▸ **SET EXERCISE**: Repeat the entries that follow verbatim, without any of their pictures.

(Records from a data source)
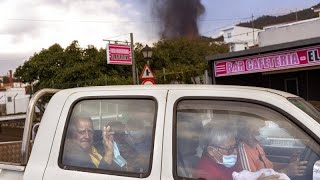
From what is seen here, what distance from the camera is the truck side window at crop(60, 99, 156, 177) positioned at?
118 inches

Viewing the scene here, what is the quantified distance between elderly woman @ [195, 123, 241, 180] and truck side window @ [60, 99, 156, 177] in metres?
0.32

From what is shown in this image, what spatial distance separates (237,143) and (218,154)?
0.13 meters

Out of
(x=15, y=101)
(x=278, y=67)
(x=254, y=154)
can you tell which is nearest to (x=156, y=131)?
(x=254, y=154)

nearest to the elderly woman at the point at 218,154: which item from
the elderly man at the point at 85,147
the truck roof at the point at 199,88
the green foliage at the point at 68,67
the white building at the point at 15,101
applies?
the truck roof at the point at 199,88

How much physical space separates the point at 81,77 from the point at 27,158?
34956mm

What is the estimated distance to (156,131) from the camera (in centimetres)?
289

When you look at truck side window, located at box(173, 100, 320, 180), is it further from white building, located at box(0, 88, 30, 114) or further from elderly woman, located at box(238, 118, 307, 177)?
white building, located at box(0, 88, 30, 114)

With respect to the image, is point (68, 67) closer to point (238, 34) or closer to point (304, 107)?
point (304, 107)

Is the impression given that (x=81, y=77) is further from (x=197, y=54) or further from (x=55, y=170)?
(x=55, y=170)

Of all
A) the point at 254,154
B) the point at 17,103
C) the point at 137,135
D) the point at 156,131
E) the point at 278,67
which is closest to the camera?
the point at 254,154

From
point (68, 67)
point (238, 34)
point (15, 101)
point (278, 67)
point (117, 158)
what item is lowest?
point (15, 101)

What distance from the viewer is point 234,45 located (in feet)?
219

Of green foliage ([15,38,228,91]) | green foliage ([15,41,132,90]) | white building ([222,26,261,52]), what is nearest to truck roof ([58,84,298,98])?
green foliage ([15,38,228,91])

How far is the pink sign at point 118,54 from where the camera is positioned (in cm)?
2378
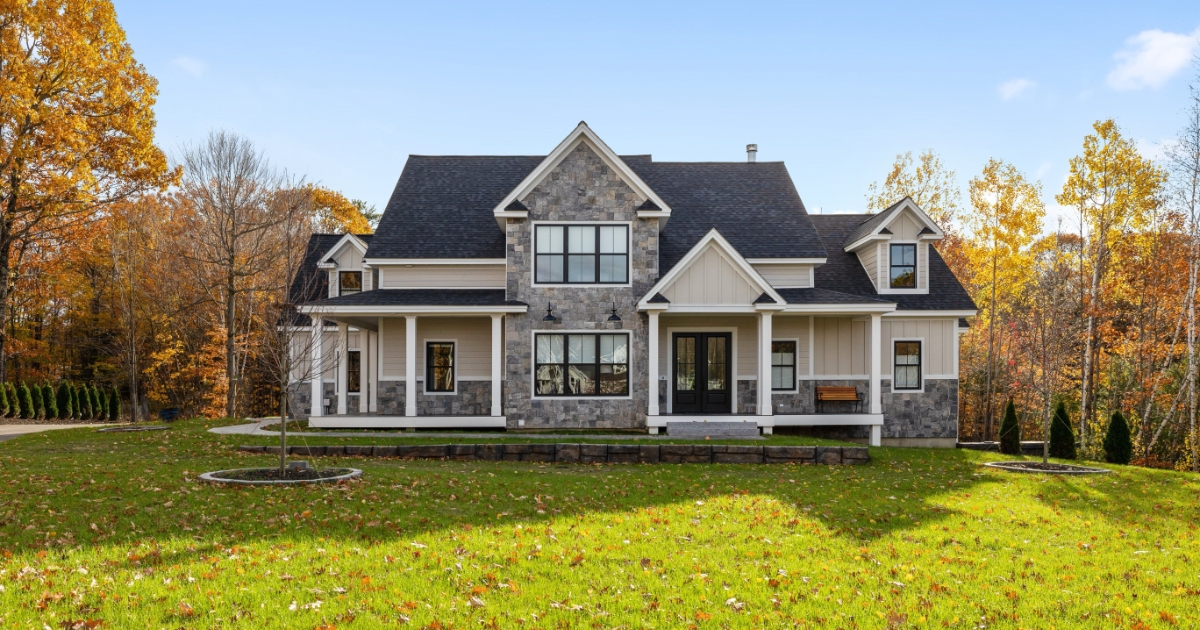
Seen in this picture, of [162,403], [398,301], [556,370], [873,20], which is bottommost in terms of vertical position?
[162,403]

▸ **OUTPUT**:
From what is seen here, what distance from the camera is the truck side window at crop(60, 99, 156, 177) positioned at?
118 inches

Viewing the scene here, what is the quantified distance between elderly woman @ [195, 123, 241, 180] and truck side window @ [60, 99, 156, 177] in metres?
0.32

From what is shown in this image, what spatial distance separates (237,143) and (218,154)?
0.13 meters

Out of
(x=15, y=101)
(x=278, y=67)
(x=254, y=154)
can you tell which is nearest to (x=156, y=131)?
(x=254, y=154)

nearest to the elderly woman at the point at 218,154: which item from
the elderly man at the point at 85,147
the truck roof at the point at 199,88
the green foliage at the point at 68,67
the white building at the point at 15,101
applies?
the truck roof at the point at 199,88

How much physical space separates the point at 81,77 from the point at 27,158?
34956mm

What is the estimated distance to (156,131) from the camera (in centimetres)?
289

When you look at truck side window, located at box(173, 100, 320, 180), is it further from white building, located at box(0, 88, 30, 114) or further from elderly woman, located at box(238, 118, 307, 177)?
white building, located at box(0, 88, 30, 114)

With respect to the image, is point (68, 67) closer to point (238, 34) or closer to point (304, 107)?
point (304, 107)

Is the impression given that (x=81, y=77) is further from (x=197, y=54) or further from (x=55, y=170)?
(x=55, y=170)

Of all
A) the point at 254,154
B) the point at 17,103
C) the point at 137,135
D) the point at 156,131
E) the point at 278,67
which is closest to the camera?
the point at 254,154

From
point (68, 67)
point (238, 34)
point (15, 101)
point (278, 67)
point (117, 158)
what item is lowest?
point (15, 101)

What distance from the viewer is point 234,45 located (in feet)?
219

Of green foliage ([15,38,228,91]) | green foliage ([15,41,132,90]) | white building ([222,26,261,52]), what is nearest to truck roof ([58,84,298,98])?
green foliage ([15,38,228,91])

How far is the pink sign at point 118,54 from where the camera is positioned (in cm)?
2378
Seen in this picture, of [162,403], [398,301], [556,370], [873,20], which is bottommost in terms of vertical position?
[162,403]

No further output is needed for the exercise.